If only people would align their goals to God’s. Instead
of asking, “What should I eat, wear, or the type of property to own?” asks,
“What do I do with my gifts?” or “How can I bring glory to God?”
I’m perhaps the biggest hypocrite to be saying all these and
echoing Paul, “the least and the most unworthy”. Somehow, the toiling and the
sustained rush over the past months; plus the little eye-opening chitchats with
driven folks did put into perspective the futility of it all when done to
satisfy humanity’s benchmark.
What’s prosperity without a purpose? Self-glory is for the here and now. Said Solomon: Yet when I surveyed all that my hands had done
and what I had toiled to achieve,
everything was meaningless, a chasing after the wind;
nothing was gained under the sunEcclesiastes 2:11
I’m not going to change anyone.
But I don’t wish to waste my time achieving everything, rely on my
[self-perceived] great understanding + knowledge, giving in to the physical
pleasures and contemporaneously bankrupting my spiritual life.

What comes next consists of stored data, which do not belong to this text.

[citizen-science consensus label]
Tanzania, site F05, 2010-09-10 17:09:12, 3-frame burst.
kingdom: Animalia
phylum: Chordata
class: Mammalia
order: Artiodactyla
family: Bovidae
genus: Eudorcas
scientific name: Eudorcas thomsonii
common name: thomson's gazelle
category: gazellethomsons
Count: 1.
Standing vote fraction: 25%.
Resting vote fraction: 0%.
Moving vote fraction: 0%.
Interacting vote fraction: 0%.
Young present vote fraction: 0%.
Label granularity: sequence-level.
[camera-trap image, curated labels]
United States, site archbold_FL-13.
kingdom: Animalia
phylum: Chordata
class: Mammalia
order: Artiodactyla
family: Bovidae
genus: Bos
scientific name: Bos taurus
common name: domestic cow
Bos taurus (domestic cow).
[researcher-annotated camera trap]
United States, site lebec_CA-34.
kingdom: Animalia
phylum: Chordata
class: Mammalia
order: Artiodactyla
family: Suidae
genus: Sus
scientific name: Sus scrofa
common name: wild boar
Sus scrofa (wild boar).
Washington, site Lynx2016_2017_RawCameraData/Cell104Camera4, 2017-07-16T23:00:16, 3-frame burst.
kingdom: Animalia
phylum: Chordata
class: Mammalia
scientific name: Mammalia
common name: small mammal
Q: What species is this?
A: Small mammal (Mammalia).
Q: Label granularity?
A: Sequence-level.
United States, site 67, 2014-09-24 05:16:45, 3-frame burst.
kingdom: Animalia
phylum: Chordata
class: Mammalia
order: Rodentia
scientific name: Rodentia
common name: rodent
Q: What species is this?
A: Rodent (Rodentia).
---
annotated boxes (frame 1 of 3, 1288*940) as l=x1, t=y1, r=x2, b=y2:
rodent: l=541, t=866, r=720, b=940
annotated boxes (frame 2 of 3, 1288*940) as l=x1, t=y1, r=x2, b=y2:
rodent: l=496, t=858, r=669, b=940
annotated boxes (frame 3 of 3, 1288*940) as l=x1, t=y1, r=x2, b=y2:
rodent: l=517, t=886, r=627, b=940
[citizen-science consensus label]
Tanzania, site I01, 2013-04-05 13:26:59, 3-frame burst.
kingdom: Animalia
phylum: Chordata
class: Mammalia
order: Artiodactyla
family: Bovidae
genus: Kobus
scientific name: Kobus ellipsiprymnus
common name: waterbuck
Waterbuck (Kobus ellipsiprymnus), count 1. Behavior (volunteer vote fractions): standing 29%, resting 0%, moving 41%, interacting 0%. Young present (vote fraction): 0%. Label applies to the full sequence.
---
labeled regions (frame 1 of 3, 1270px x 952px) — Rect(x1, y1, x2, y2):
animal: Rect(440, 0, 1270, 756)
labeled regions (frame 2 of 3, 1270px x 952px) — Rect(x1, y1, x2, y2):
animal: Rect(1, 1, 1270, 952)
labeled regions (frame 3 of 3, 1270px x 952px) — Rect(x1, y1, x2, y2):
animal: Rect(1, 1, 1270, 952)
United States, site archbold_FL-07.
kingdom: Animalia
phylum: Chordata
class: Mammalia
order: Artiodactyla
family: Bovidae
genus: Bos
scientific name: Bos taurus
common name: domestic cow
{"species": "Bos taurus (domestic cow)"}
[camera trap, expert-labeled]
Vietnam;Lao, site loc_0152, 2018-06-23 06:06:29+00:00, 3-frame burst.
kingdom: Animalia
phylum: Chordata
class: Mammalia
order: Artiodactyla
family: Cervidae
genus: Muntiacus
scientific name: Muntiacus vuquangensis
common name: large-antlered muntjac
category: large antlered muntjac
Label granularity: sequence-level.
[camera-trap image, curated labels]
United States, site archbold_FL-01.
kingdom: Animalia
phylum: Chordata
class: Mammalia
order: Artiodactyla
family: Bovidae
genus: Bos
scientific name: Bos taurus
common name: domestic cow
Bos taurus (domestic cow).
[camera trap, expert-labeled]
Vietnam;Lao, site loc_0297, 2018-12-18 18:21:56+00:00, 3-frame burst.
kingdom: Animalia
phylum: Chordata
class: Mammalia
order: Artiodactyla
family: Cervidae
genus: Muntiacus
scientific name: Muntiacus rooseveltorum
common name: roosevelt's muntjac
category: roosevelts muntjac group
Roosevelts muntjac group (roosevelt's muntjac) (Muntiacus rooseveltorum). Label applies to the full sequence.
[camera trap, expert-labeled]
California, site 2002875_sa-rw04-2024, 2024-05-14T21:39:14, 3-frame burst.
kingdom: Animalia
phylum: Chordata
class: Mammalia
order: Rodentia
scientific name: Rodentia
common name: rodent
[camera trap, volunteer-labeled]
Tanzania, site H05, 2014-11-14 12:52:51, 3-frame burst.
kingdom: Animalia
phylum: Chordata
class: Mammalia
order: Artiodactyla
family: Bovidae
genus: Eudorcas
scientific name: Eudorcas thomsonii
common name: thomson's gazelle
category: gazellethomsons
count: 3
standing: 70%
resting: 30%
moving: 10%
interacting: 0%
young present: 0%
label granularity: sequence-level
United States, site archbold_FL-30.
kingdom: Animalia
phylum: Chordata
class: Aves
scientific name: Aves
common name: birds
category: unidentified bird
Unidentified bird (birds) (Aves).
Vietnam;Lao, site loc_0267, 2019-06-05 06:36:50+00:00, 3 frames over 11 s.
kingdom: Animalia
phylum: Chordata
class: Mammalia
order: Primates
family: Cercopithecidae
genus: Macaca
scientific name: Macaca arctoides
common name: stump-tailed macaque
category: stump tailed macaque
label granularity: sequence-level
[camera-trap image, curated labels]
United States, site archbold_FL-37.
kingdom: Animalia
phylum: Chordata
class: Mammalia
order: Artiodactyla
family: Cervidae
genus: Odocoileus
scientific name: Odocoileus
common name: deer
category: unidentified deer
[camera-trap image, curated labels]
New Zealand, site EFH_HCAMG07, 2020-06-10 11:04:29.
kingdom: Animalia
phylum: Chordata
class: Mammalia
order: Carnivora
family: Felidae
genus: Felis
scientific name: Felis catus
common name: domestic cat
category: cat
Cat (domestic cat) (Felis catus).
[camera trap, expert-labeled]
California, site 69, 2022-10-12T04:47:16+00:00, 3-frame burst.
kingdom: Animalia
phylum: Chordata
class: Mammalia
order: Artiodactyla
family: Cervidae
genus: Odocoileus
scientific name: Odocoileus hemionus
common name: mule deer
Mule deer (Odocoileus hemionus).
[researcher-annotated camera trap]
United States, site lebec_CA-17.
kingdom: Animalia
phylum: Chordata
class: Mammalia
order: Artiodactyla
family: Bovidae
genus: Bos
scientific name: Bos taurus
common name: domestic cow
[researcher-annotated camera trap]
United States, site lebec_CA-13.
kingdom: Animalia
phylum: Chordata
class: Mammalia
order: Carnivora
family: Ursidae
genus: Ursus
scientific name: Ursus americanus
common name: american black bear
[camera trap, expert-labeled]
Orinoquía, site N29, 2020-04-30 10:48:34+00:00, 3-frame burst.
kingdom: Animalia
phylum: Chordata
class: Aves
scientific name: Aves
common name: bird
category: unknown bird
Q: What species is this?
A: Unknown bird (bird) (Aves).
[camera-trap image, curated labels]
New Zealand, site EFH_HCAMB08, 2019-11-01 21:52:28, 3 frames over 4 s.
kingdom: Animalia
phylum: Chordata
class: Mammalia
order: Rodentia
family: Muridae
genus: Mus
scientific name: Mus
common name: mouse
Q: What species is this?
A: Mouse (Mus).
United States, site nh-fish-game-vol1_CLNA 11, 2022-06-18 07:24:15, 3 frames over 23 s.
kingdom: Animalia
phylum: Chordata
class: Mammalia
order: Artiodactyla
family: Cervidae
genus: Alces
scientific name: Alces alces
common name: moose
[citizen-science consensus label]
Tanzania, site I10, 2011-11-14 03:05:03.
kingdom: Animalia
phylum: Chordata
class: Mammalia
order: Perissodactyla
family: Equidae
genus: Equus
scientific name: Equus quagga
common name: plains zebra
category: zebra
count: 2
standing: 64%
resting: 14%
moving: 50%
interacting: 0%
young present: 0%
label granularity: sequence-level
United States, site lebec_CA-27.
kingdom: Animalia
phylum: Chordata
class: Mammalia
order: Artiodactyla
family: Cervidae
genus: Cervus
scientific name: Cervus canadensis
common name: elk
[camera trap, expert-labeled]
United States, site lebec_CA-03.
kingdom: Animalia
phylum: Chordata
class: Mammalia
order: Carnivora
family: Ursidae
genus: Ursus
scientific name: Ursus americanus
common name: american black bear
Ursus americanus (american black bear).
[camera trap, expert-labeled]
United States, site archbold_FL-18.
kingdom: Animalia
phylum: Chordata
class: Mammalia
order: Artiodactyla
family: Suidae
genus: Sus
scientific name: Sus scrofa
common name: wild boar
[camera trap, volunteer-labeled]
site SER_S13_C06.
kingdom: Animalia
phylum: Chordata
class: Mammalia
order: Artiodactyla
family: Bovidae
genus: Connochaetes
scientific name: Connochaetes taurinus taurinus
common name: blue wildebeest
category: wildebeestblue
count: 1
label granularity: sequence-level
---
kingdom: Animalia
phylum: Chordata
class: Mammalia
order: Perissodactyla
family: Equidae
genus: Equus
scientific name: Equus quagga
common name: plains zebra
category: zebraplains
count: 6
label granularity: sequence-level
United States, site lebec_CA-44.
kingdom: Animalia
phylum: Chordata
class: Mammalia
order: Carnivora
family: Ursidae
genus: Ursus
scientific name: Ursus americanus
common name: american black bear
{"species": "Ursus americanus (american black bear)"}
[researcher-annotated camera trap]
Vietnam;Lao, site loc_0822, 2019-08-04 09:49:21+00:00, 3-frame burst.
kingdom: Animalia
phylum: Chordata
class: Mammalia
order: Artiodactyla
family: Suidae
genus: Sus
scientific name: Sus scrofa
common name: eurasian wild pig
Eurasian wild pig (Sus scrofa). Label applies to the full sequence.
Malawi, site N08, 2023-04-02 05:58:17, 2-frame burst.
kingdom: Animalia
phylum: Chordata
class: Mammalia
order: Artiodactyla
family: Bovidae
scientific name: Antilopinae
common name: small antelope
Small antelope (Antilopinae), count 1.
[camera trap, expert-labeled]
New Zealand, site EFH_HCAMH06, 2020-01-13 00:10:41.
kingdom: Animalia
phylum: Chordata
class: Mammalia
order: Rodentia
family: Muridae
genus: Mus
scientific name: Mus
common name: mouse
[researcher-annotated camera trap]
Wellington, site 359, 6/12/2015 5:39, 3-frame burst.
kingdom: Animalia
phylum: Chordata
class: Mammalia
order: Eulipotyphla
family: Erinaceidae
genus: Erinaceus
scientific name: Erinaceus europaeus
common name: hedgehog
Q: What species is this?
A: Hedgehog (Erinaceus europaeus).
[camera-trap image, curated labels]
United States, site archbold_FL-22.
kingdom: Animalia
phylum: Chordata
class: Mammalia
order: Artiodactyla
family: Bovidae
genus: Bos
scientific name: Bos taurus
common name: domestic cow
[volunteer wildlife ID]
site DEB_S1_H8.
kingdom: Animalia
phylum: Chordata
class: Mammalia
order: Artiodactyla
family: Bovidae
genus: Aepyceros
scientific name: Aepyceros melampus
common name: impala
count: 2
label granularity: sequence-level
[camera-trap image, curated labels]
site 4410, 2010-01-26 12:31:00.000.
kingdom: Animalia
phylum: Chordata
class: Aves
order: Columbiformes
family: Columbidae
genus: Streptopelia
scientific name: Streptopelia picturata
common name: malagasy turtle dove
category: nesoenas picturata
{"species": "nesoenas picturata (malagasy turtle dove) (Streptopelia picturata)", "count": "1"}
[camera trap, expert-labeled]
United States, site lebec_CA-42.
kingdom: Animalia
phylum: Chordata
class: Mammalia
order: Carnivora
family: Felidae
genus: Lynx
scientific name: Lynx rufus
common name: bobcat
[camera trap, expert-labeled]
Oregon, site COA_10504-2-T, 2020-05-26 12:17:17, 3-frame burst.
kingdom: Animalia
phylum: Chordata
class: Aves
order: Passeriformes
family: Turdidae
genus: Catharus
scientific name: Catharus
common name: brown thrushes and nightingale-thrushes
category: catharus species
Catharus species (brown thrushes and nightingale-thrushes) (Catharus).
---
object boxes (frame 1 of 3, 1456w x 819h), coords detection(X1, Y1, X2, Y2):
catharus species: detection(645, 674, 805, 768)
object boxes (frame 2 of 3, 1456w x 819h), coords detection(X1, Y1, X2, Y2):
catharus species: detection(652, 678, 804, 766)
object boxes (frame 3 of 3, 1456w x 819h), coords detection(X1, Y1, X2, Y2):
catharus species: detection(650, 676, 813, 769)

No, no. I’m not entering monkhood
nor am I shunning the good things in life [that God has created]. All I’m
saying is that I need to have my own convictions and not do as everyone else
does.
It’s not easy to close my eyes and walk. It’s not too
difficult not to peek either, or remove the blindfold and say, “Fine, I’ll do
what I know best.”
But godliness with contentment is great gain. For we brought nothing into the world, and we can take nothing out of it. But if we have food and clothing, we will be content with that. Those who want to get rich fall into temptation and a trap and into many foolish and harmful desires that plunge people into ruin and destruction. For the love of money is a root of all kinds of evil. Some people, eager for money, have wandered from the faith and pierced themselves with many griefs.
1 Timothy 6:6-10
If only the Bible hasn’t been relegated in favour of modern, up-to-date societal demands, or verses cherry-picked to fit [our goals and justify our actions] into the world (oh, we see this often among religionists, don’t we?).
I only hope and ask from God that more people will be like-minded when it comes to goals in life — pursue righteousness, godliness, faith, love, endurance and gentleness. To serve God and not the gods of this world.